§ **FRAGMENTO CITADO**:
-- -- --

El odio solo se combate rechazando su
invitación al contagio. Es necesario activar lo que escapa a quienes odian: la
observación atenta, la diferenciación constante y el cuestionamiento de uno
mismo. En el libro ‘Contra el odio: un alegato en defensa de la pluralidad de
pensamiento, la tolerancia y la libertad’ (Taurus), la escritora alemana
Caroline Emcke reflexiona acerca del fanatismo, el racismo y la creciente
desconfianza –por no decir hostilidad– hacia la democracia.
Carolin Emcke.
El odio es siempre difuso. Con exactitud
no se odia bien. La precisión traería consigo la sutileza, la mirada o la
escucha atentas; la precisión traería consigo esa diferenciación que reconoce a
cada persona como un ser humano con todas sus características e inclinaciones diversas
y contradictorias. Sin embargo, una vez limados los bordes y convertidos los
individuos, como tales, en algo irreconocible, solo quedan unos colectivos
desdibujados como receptores del odio, y entonces se difama, se desprecia, se
grita y se alborota a discreción: contra los judíos, las mujeres, los infieles,
los negros, las lesbianas, los refugiados, los musulmanes, pero también contra
los Estados Unidos, los políticos, los países occidentales, los policías, los
medios de comunicación, los intelectuales. El odio se fabrica su propio objeto.
Y lo hace a medida.
El odio se mueve hacia arriba o hacia
abajo, su perspectiva es siempre vertical y se dirige contra «los de allí
arriba» o «los de allí abajo»; siempre es la categoría de lo «otro» la que
oprime o amenaza lo «propio»; lo «otro» se concibe como la fantasía de un poder
supuestamente peligroso o de algo supuestamente inferior. Así, el posterior
abuso o erradicación del otro no solo se reivindican como medidas excusables,
sino necesarias. El otro es aquel a quien cualquiera puede denunciar o
despreciar, herir o matar impunemente.
Sin duda, el rechazo latente hacia
quienes son percibidos como distintos o como extraños siempre ha existido. Y no
necesariamente se ha manifestado en forma de odio. En la República Federal de
Alemania casi siempre se ha expresado a modo de repulsa, fruto de férreas
convenciones sociales. En los últimos años también se ha ido articulando, de
manera creciente, cierta incomodidad respecto a un posible exceso de
tolerancia: la idea de que quienes profesan una fe distinta, tienen un aspecto
diferente o practican otras formas de amar deberían darse por satisfechos y
dejar tranquilo al resto.

-- -- --

§ **LA TAREA**: ¿Puedes reproducir, sin cambiar nada, todo lo que va en el texto sobre el odio desde "El odio se mueve" hasta "o matar impunemente."?

§ **ÍTEMS PROPORCIONADOS**:
-- -- --

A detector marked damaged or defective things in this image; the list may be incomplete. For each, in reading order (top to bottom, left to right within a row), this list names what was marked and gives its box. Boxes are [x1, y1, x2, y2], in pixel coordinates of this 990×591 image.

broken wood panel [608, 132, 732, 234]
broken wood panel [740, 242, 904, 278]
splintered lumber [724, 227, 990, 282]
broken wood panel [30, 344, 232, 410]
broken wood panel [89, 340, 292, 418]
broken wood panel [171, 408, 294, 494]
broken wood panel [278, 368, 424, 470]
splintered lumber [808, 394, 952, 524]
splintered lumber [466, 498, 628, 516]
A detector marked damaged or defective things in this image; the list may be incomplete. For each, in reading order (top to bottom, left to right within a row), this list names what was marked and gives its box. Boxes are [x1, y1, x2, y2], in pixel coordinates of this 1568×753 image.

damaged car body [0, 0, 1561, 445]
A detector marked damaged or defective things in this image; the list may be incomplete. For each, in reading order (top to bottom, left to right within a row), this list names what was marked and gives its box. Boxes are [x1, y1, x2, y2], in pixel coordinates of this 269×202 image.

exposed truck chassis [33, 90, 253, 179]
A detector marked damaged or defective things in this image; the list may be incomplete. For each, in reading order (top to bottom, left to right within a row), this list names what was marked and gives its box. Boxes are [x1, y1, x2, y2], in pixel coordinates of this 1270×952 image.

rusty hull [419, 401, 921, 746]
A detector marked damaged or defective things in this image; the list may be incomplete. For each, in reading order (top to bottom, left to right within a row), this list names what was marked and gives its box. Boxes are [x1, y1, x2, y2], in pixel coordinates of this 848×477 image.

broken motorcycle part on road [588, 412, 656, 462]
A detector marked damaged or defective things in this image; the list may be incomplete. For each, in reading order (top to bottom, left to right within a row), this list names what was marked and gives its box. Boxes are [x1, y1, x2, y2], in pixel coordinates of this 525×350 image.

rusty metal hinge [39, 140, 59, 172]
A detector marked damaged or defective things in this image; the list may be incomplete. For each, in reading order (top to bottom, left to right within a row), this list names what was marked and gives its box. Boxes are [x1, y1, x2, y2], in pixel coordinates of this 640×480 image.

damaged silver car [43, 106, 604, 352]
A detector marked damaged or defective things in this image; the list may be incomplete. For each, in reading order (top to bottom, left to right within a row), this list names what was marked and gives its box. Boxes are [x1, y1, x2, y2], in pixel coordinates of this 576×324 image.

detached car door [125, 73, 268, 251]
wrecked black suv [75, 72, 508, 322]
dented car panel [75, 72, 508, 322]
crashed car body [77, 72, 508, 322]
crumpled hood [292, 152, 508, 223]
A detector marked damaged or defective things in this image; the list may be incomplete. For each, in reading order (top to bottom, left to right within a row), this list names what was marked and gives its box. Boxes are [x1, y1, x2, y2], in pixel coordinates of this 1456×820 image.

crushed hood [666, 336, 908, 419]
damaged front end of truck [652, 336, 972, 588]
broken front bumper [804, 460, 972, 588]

-- -- --

§ **RESPUESTA AL EJERCICIO**:
El odio se mueve hacia arriba o hacia
abajo, su perspectiva es siempre vertical y se dirige contra «los de allí
arriba» o «los de allí abajo»; siempre es la categoría de lo «otro» la que
oprime o amenaza lo «propio»; lo «otro» se concibe como la fantasía de un poder
supuestamente peligroso o de algo supuestamente inferior. Así, el posterior
abuso o erradicación del otro no solo se reivindican como medidas excusables,
sino necesarias. El otro es aquel a quien cualquiera puede denunciar o
despreciar, herir o matar impunemente.